Nancy Rubins, Study Model (Monochrome for Paris), 2012, handmade painted wood model boats, epoxy putty, and steel armature, 65 × 63 3/4 × 52 inches (165.1 × 161.9 × 132.1 cm) © Nancy Rubins
Nancy Rubins Bibliography (85 Kb)
Nancy Rubins transforms industrial, manufactured objects—such as mattresses, appliances, and boats—into the building blocks of her physically commanding monumental sculptures. Acting as an intermediary between the past and future states of her chosen materials, Rubins hones the formal, rather than the functional qualities of the discrete components that make up a single, cohesive sculpture. The recent Monochrome series, for example, features numerous and varied canoes and rowboats, arranged around a large steal armature, like so many leaves on the limb of a tree. Brimming with the entropic energies of a force of nature, her arrangements evoke a precarious equilibrium of objects in space, citing both the traditions of modernist American monumental sculpture as well as bricolage, which emphasize the aesthetic possibilities of quotidian objects.
Nancy Rubins was born in 1952 in Naples, Texas.

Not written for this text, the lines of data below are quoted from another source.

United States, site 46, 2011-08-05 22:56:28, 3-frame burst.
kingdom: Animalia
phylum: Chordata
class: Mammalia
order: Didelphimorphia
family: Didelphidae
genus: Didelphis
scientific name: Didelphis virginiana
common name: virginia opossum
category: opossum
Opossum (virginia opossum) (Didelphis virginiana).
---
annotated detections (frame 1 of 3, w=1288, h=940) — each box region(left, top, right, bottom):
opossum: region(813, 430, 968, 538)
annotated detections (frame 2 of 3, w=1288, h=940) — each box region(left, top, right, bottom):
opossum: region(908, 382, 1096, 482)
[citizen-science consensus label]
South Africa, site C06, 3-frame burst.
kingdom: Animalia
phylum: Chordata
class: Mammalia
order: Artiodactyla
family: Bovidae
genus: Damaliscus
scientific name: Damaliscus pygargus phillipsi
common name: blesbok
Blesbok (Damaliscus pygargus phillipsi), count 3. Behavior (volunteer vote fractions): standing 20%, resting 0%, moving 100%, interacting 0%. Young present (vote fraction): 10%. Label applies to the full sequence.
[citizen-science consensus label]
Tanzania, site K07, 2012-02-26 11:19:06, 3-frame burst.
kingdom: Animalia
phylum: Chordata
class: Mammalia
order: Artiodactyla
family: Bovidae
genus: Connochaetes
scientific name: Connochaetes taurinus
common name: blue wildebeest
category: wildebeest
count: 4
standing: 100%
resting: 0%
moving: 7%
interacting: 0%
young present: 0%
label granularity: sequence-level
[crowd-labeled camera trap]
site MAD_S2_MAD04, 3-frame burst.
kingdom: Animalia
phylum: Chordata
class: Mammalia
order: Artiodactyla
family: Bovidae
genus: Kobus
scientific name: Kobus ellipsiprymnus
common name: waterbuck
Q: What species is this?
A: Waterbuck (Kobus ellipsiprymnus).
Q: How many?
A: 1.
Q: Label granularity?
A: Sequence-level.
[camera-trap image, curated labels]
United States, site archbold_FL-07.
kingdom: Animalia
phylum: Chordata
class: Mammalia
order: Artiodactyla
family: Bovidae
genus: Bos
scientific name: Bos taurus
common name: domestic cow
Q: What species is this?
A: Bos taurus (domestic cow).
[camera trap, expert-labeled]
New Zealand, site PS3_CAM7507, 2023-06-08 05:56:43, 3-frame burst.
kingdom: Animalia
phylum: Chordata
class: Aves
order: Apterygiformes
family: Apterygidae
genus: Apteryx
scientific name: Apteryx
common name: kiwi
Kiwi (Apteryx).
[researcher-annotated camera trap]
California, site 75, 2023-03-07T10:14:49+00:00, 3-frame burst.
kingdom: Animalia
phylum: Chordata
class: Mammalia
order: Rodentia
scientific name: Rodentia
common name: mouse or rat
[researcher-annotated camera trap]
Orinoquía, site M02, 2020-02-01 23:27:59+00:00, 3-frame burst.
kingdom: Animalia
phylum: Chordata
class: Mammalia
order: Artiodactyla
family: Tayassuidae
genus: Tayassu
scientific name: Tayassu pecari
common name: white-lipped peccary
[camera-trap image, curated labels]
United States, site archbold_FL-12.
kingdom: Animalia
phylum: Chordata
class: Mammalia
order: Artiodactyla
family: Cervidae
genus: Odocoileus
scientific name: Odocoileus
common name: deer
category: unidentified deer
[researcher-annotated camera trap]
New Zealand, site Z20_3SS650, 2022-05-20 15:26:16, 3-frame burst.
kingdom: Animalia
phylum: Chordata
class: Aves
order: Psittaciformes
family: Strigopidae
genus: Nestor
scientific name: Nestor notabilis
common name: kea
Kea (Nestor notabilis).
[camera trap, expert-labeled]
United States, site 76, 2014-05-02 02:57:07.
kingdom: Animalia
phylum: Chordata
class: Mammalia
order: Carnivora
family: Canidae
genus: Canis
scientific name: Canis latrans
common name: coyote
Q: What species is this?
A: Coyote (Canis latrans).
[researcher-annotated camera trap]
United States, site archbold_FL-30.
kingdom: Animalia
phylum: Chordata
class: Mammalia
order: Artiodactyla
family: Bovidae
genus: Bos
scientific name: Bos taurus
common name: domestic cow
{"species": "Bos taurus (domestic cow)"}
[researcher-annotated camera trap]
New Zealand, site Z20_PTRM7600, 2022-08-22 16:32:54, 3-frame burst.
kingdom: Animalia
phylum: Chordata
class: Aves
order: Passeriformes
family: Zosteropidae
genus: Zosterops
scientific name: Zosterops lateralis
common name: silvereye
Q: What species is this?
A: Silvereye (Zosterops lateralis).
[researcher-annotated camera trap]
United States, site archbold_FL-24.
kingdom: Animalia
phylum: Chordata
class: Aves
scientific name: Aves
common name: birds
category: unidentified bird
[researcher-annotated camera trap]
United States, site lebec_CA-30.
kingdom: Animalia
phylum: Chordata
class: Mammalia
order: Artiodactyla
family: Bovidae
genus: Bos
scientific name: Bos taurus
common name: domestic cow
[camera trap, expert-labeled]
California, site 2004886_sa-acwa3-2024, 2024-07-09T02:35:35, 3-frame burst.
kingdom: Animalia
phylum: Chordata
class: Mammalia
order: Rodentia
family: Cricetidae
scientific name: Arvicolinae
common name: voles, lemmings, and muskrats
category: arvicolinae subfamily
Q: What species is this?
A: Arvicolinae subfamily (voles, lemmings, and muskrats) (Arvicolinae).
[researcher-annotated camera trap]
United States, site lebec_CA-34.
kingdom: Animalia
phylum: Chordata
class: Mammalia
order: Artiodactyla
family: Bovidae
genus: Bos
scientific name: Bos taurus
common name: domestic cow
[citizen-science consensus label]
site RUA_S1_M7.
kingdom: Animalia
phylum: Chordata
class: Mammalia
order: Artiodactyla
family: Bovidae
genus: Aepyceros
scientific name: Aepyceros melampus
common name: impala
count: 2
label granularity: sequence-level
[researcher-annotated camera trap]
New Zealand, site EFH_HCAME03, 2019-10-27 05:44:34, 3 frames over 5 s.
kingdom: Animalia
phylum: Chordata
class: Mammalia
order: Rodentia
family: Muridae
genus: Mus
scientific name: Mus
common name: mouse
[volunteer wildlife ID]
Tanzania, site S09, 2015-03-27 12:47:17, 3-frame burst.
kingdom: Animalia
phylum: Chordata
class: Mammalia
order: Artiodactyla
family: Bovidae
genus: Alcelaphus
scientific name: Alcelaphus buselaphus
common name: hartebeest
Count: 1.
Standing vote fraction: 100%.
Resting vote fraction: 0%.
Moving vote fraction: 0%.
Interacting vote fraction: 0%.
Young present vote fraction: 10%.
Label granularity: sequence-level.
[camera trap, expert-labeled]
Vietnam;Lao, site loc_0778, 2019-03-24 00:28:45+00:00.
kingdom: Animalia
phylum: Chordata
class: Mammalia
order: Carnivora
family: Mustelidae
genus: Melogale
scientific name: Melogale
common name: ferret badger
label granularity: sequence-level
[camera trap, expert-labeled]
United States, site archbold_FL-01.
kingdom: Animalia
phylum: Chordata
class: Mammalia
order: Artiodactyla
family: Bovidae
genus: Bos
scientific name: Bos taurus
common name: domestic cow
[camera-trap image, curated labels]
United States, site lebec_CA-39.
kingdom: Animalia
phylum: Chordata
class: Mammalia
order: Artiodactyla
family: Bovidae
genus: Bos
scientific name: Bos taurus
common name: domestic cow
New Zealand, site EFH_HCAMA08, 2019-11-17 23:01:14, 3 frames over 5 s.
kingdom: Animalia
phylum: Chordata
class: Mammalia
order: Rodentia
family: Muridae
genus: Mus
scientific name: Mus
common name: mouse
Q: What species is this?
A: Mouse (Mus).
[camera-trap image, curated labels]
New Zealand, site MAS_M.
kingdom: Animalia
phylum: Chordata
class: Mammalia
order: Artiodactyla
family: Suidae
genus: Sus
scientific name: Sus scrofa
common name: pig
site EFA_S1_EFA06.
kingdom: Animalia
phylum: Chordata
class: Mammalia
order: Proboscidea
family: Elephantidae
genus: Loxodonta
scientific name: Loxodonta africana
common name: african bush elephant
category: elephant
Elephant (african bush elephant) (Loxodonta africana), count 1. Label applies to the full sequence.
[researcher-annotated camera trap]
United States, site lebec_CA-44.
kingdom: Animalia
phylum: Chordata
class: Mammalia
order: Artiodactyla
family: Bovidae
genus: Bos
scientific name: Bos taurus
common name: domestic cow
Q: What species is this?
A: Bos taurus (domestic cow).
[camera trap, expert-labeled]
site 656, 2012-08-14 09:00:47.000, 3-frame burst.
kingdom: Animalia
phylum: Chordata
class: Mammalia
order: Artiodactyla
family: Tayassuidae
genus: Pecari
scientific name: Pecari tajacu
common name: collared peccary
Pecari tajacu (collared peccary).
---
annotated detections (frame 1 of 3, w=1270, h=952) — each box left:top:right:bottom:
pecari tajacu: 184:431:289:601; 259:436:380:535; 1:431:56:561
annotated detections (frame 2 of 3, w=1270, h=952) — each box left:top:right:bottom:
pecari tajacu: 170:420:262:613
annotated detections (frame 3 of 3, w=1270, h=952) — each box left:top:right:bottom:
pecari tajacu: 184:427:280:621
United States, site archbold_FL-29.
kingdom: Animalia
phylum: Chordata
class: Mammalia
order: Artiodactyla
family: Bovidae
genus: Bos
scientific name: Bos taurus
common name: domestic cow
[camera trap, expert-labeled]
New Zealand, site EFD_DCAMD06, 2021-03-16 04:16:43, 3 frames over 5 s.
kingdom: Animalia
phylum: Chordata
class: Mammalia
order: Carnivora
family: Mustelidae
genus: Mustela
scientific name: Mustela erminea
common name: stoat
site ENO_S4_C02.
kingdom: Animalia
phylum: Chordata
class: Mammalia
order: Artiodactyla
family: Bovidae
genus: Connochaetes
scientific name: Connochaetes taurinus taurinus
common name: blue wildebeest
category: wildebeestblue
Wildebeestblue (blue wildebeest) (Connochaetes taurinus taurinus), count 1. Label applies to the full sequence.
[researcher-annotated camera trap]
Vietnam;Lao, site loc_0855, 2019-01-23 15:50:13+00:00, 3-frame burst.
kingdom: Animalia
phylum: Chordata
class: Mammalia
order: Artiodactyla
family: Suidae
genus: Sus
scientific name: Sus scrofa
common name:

She received her B.F.A. in 1974 from The Maryland Institute, College of Art, Baltimore, and her M.F.A. in 1976 from the University of California, Davis, California. Recent solo exhibitions include “Airplane Parts and Building, A Large Growth for San Diego,” Museum of Contemporary Art, San Diego (1994); “Projects 49: Nancy Rubins,” Museum of Modern Art, New York (1995); Aspen Art Museum, Colorado (1997); Miami Art Museum, Florida (1999); Fonds regional d’art contemporain de Bourgogne, France (2005); “MOMA and Airplane Parts,” Sculpture Center, New York (2006); “Big Pleasure Point,” Lincoln Center, New York (2006); “Drawing, Sculpture, Studies,” Weatherspoon Art Museum, University of North Carolina, Greensboro (2014); and “Nancy Rubins, Table and Airplane Parts,” Gare de Leuglay, France (2015–17). Her work is part of numerous public collections, including the Museum of Modern Art, New York; Whitney Museum of American Art, New York; Museum of Contemporary Art, Los Angeles; Museum of Contemporary Art, San Diego; and FRAC Bourgogne, France. Rubins’s large–scale outdoor sculptures are on permanent display at leading institutions throughout the world, including the Museum of Contemporary Art, Los Angeles; Albright–Knox Art Gallery, Buffalo; and Université Paris Diderot, France. Rubins had the honor of receiving the Distinguished Women in Arts Award in 2013 by the Museum of Contemporary Art, Los Angeles.
Rubins currently lives and works in Topanga Canyon, California.